Written exercise -> Extract every line of the records below that contains the word "further", and list those lines in the order they appear.

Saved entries

-----

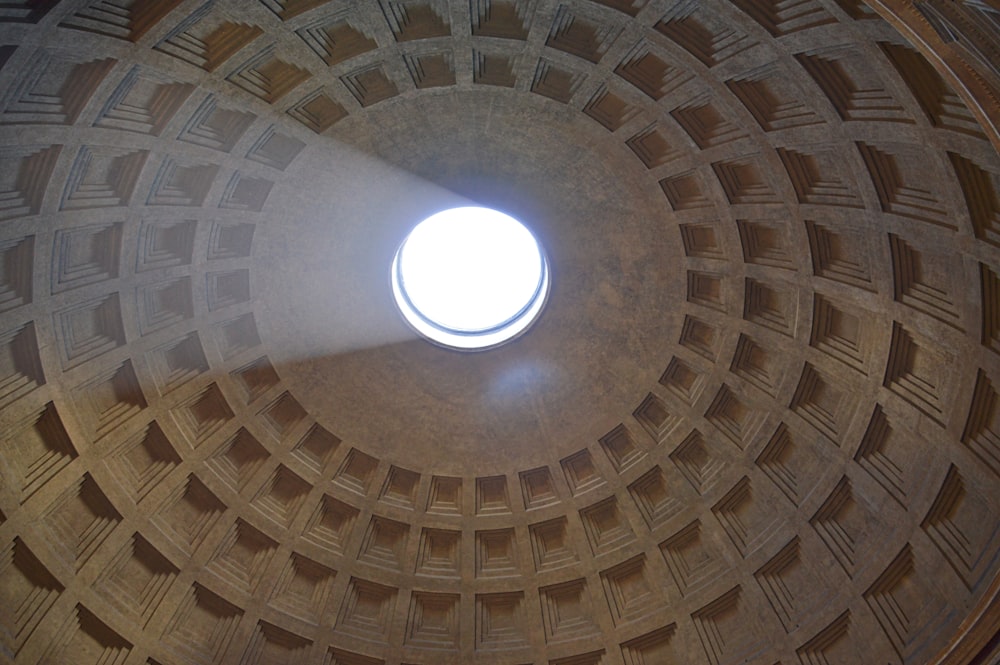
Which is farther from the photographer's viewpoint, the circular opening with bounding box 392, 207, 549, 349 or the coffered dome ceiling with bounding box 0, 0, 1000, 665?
the circular opening with bounding box 392, 207, 549, 349

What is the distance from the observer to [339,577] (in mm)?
25406

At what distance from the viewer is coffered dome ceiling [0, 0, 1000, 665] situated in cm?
1753

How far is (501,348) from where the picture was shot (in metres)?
25.6

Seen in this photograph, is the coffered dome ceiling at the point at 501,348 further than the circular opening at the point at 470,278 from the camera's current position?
No

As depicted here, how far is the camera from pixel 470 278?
2981 centimetres

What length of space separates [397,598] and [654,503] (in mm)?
8452

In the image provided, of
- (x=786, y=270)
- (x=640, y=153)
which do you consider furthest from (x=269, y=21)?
(x=786, y=270)

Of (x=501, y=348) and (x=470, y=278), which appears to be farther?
(x=470, y=278)

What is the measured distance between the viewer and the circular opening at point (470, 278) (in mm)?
25844

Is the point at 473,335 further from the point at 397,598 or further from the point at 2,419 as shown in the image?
the point at 2,419

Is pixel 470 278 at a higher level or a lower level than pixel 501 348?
higher

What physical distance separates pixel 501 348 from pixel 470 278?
16.3 ft

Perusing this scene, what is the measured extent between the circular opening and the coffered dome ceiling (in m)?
0.84

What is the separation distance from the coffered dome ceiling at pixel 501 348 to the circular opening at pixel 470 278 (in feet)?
2.76
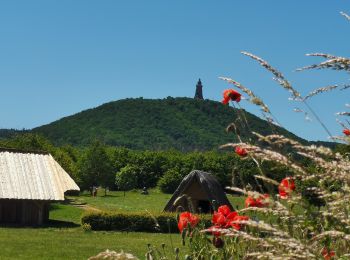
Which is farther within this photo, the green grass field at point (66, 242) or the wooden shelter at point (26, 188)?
the wooden shelter at point (26, 188)

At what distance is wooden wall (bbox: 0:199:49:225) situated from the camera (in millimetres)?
29750

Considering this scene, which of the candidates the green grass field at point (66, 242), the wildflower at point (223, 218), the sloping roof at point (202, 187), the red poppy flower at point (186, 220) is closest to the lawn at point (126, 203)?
the sloping roof at point (202, 187)

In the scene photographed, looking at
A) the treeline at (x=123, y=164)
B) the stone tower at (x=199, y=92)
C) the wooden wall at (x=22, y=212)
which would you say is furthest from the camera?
the stone tower at (x=199, y=92)

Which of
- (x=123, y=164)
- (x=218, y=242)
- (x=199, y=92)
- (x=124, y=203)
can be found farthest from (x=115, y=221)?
(x=199, y=92)

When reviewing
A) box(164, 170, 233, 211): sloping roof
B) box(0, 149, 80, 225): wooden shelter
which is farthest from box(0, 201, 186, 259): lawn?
box(164, 170, 233, 211): sloping roof

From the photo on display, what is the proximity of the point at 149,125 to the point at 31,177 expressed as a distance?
133 metres

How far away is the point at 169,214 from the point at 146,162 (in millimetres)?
47912

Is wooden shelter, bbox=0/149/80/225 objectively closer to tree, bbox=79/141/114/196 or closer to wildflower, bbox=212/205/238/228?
wildflower, bbox=212/205/238/228

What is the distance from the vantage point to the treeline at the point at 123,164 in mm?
60906

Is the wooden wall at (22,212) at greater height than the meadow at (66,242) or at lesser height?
greater

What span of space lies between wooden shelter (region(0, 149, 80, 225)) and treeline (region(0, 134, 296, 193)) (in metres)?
20.5

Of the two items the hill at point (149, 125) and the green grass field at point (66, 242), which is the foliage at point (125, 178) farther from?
the hill at point (149, 125)

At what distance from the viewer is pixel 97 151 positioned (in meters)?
62.0

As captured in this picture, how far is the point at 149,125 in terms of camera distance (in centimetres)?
16338
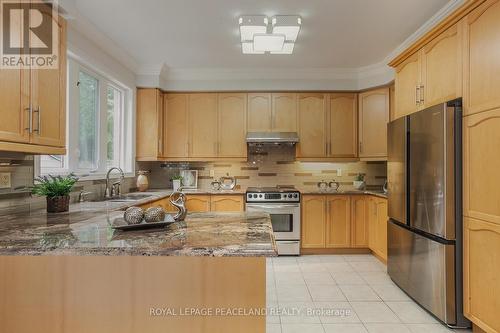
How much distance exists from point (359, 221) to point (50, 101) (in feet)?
12.2

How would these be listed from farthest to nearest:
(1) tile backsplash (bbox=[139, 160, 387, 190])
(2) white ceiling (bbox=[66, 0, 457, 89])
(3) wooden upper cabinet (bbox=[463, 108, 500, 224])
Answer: (1) tile backsplash (bbox=[139, 160, 387, 190]) < (2) white ceiling (bbox=[66, 0, 457, 89]) < (3) wooden upper cabinet (bbox=[463, 108, 500, 224])

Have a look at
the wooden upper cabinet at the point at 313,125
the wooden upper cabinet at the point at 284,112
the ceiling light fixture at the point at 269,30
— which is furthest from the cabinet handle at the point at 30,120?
the wooden upper cabinet at the point at 313,125

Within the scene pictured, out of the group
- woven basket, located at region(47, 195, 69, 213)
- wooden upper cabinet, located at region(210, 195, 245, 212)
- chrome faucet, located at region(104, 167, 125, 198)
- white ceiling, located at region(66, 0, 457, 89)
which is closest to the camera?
woven basket, located at region(47, 195, 69, 213)

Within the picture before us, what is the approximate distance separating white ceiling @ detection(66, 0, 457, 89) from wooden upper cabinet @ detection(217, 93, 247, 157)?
51 cm

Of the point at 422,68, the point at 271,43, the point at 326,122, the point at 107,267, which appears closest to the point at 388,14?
the point at 422,68

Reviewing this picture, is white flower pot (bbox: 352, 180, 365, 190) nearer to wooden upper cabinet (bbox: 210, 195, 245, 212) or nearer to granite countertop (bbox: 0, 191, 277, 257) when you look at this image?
wooden upper cabinet (bbox: 210, 195, 245, 212)

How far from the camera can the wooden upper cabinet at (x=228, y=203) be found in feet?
13.8

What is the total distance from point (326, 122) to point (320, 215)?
1.33 meters

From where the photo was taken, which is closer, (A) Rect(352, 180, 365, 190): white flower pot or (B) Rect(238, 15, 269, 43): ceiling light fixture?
(B) Rect(238, 15, 269, 43): ceiling light fixture

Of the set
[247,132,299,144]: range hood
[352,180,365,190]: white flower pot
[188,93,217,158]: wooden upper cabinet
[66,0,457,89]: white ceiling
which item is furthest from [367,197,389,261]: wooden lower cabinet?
[188,93,217,158]: wooden upper cabinet

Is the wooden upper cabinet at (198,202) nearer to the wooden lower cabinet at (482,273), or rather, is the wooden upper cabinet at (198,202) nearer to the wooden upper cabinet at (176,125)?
the wooden upper cabinet at (176,125)

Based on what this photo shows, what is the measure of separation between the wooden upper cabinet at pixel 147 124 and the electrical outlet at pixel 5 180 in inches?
86.2

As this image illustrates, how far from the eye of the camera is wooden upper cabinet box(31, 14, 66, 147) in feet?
6.19

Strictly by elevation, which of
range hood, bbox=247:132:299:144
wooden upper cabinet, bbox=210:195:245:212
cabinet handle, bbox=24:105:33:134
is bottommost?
wooden upper cabinet, bbox=210:195:245:212
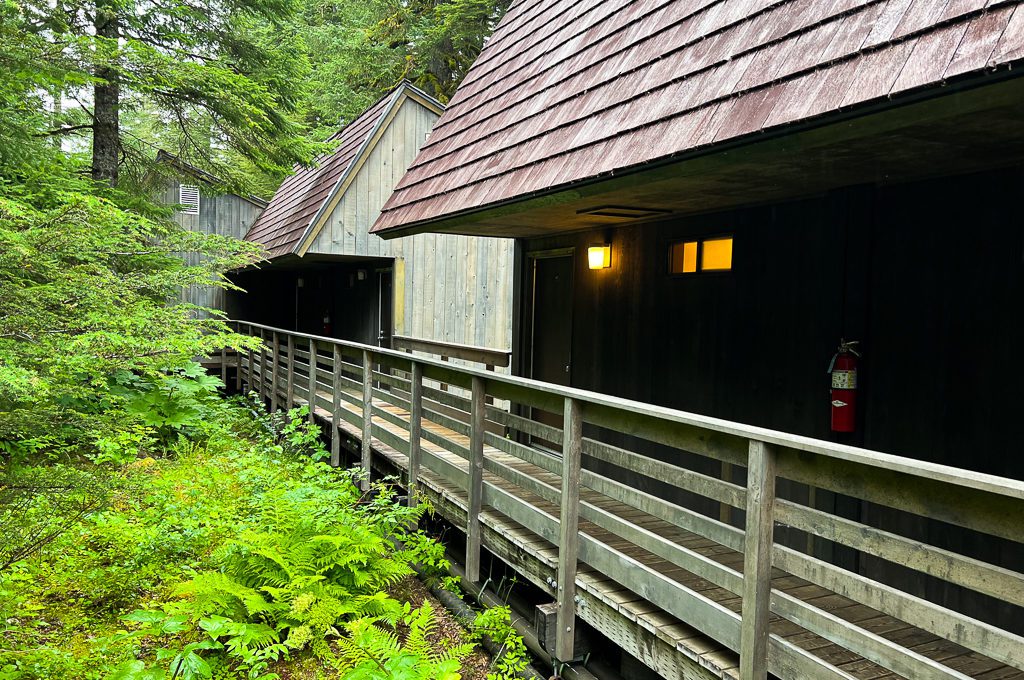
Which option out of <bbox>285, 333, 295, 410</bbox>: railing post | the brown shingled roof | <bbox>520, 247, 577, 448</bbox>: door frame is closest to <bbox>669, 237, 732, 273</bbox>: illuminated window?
<bbox>520, 247, 577, 448</bbox>: door frame

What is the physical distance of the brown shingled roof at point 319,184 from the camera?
39.9ft

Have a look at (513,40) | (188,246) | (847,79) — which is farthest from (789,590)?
(188,246)

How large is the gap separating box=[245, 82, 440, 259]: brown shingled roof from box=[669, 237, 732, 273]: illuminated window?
764 centimetres

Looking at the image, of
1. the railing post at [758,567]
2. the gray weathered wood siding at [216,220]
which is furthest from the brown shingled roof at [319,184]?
the railing post at [758,567]

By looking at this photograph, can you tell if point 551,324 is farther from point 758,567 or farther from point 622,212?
point 758,567

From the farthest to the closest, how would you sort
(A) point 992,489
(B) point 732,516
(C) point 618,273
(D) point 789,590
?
1. (C) point 618,273
2. (B) point 732,516
3. (D) point 789,590
4. (A) point 992,489

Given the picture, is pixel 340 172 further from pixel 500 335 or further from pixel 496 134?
pixel 496 134

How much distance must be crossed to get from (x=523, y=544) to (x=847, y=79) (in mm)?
2824

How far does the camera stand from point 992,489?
177 cm

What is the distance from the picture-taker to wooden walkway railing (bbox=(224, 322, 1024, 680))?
1.97 m

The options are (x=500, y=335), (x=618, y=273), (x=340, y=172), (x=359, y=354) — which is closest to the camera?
(x=618, y=273)

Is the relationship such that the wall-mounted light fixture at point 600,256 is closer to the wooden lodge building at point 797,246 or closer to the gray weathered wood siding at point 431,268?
the wooden lodge building at point 797,246

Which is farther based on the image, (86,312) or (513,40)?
(513,40)

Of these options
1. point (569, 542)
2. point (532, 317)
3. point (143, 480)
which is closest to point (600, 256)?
point (532, 317)
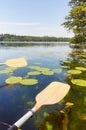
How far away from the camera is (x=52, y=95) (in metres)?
1.98

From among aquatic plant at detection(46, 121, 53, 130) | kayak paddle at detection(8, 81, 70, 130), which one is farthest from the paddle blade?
aquatic plant at detection(46, 121, 53, 130)

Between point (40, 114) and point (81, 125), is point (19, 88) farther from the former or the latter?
point (81, 125)

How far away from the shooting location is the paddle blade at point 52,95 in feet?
6.13

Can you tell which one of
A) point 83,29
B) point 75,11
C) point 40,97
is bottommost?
point 40,97

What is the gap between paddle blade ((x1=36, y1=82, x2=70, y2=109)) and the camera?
6.13 ft

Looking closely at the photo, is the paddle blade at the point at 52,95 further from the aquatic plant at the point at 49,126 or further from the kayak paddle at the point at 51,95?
the aquatic plant at the point at 49,126

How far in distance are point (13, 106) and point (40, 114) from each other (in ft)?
1.50

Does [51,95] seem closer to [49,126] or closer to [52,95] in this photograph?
[52,95]

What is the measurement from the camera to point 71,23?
12.0 m

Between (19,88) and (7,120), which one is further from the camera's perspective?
(19,88)

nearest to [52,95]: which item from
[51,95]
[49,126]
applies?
[51,95]

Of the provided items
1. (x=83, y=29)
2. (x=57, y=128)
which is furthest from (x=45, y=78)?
(x=83, y=29)

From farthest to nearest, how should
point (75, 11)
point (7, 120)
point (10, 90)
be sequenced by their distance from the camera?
point (75, 11), point (10, 90), point (7, 120)

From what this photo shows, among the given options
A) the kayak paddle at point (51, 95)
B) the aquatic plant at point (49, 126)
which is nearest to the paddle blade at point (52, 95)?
the kayak paddle at point (51, 95)
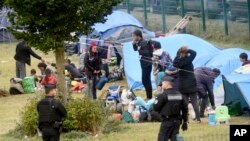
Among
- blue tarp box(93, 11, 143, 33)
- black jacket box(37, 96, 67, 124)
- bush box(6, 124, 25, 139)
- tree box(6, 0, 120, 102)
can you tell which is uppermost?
tree box(6, 0, 120, 102)

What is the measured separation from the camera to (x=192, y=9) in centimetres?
3656

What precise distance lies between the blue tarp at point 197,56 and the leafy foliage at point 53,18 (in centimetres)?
665

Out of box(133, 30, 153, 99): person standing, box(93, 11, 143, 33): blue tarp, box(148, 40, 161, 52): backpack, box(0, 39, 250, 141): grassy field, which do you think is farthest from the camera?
box(93, 11, 143, 33): blue tarp

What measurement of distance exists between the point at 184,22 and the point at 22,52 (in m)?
10.4

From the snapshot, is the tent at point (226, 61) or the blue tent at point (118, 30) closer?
the tent at point (226, 61)

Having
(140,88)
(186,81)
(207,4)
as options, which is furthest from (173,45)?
(207,4)

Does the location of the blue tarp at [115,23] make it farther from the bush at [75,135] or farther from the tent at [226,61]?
the bush at [75,135]

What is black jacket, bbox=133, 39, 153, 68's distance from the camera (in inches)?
852

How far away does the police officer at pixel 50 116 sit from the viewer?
46.6 feet

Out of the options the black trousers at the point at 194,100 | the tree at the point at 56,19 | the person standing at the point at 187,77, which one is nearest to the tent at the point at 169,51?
the person standing at the point at 187,77

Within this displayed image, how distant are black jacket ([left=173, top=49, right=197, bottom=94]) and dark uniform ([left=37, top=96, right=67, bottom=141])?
14.5 ft

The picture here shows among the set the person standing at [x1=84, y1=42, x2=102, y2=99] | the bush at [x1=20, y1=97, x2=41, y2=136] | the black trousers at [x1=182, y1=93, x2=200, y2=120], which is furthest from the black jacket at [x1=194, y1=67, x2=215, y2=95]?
→ the bush at [x1=20, y1=97, x2=41, y2=136]

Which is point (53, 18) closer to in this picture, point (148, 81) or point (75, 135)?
point (75, 135)

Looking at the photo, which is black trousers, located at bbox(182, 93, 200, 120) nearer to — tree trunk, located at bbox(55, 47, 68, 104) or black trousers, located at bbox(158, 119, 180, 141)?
tree trunk, located at bbox(55, 47, 68, 104)
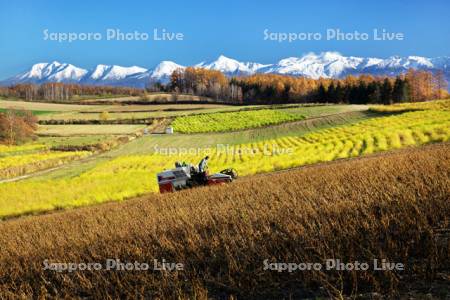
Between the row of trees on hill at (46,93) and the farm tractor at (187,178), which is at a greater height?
the row of trees on hill at (46,93)

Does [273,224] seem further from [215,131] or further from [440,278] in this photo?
[215,131]

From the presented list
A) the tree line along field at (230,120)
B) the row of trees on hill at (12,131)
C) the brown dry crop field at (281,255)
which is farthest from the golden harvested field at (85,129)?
the brown dry crop field at (281,255)

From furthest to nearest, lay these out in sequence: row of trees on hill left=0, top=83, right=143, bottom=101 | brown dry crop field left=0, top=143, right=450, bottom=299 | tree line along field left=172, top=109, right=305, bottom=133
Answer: row of trees on hill left=0, top=83, right=143, bottom=101
tree line along field left=172, top=109, right=305, bottom=133
brown dry crop field left=0, top=143, right=450, bottom=299

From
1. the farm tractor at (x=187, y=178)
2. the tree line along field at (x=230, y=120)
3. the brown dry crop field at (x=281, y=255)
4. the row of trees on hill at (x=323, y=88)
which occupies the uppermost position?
the row of trees on hill at (x=323, y=88)

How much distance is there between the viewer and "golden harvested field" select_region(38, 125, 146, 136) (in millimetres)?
74000

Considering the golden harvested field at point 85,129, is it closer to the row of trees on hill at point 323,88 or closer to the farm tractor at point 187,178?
the farm tractor at point 187,178

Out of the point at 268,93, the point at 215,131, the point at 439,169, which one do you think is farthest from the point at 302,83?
the point at 439,169

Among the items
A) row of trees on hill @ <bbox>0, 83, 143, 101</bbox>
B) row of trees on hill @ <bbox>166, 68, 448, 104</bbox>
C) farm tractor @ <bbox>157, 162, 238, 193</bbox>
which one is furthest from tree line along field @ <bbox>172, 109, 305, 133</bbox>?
row of trees on hill @ <bbox>0, 83, 143, 101</bbox>

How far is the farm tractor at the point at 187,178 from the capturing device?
17.8 meters

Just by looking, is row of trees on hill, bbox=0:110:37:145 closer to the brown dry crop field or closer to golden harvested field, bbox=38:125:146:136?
golden harvested field, bbox=38:125:146:136

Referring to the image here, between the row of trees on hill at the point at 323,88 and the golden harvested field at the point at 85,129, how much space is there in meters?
56.3

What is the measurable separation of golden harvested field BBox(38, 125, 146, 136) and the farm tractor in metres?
55.2

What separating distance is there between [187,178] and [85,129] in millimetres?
67161

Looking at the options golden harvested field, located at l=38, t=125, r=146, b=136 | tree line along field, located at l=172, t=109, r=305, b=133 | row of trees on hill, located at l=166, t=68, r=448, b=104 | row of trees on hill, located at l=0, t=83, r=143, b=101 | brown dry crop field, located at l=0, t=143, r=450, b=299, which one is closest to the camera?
brown dry crop field, located at l=0, t=143, r=450, b=299
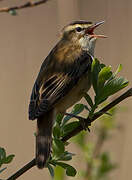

-----

Answer in full ->
Seen in this photograph, is the coffered dome ceiling at the point at 501,348 further than the circular opening at the point at 470,278 from the camera's current position?
Is the point at 473,335 further from the point at 397,598 or further from the point at 2,419 as shown in the image?
Given the picture, is pixel 340 172 further from pixel 500 335 or further from pixel 496 134?
Looking closely at the photo, is the paddle blade at the point at 52,95 further from the aquatic plant at the point at 49,126 or further from the kayak paddle at the point at 51,95?
Between (19,88) and (7,120), which one is further from the camera's perspective?
Does [273,224] seem further from [215,131] or further from [440,278] in this photo?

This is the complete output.